Data provided section start
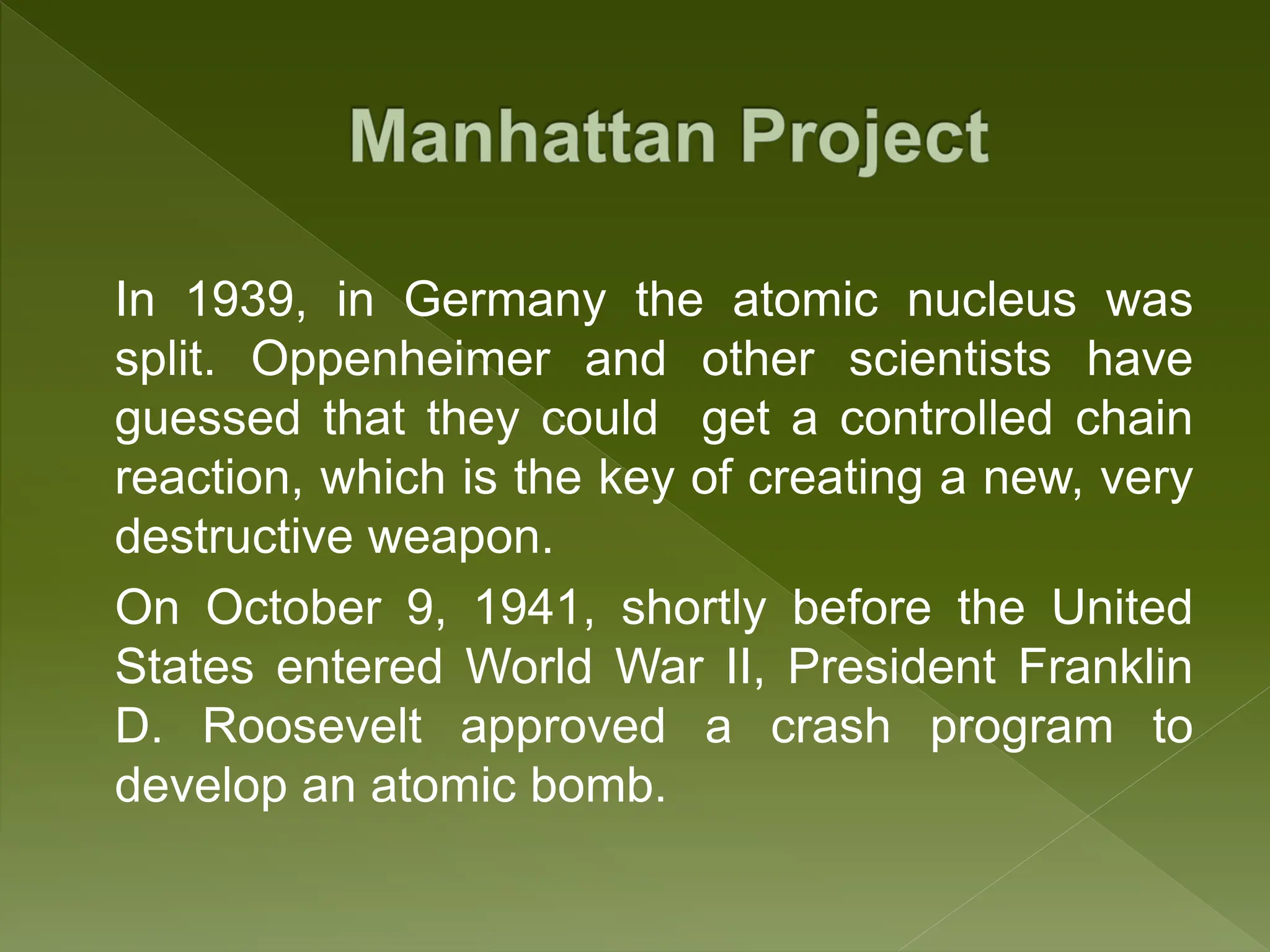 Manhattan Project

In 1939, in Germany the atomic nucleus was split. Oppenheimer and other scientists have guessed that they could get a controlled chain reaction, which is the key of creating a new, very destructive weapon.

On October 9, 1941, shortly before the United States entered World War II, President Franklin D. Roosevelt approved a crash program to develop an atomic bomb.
Data provided section end
Data provided section start
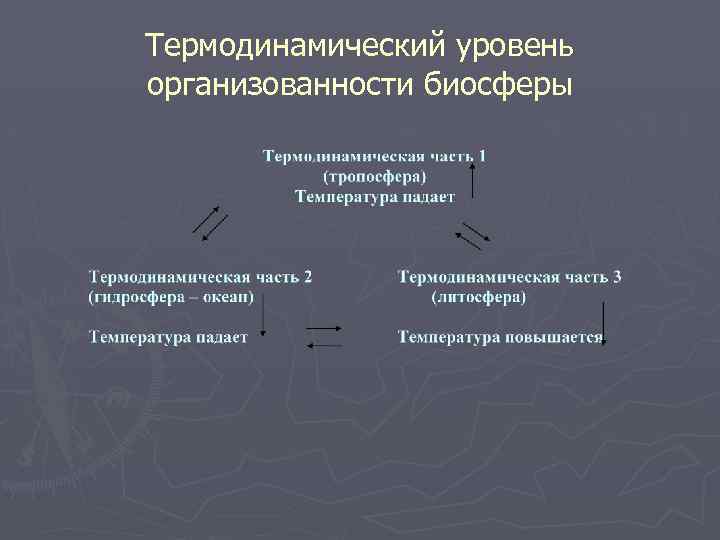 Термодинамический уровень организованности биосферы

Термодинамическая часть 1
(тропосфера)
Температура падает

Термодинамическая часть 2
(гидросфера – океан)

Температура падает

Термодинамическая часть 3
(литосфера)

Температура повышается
Data provided section end
__Problem requirements__: The number alone is wanted: how many lines of the records above include the string "часть".

__Answer below__: 3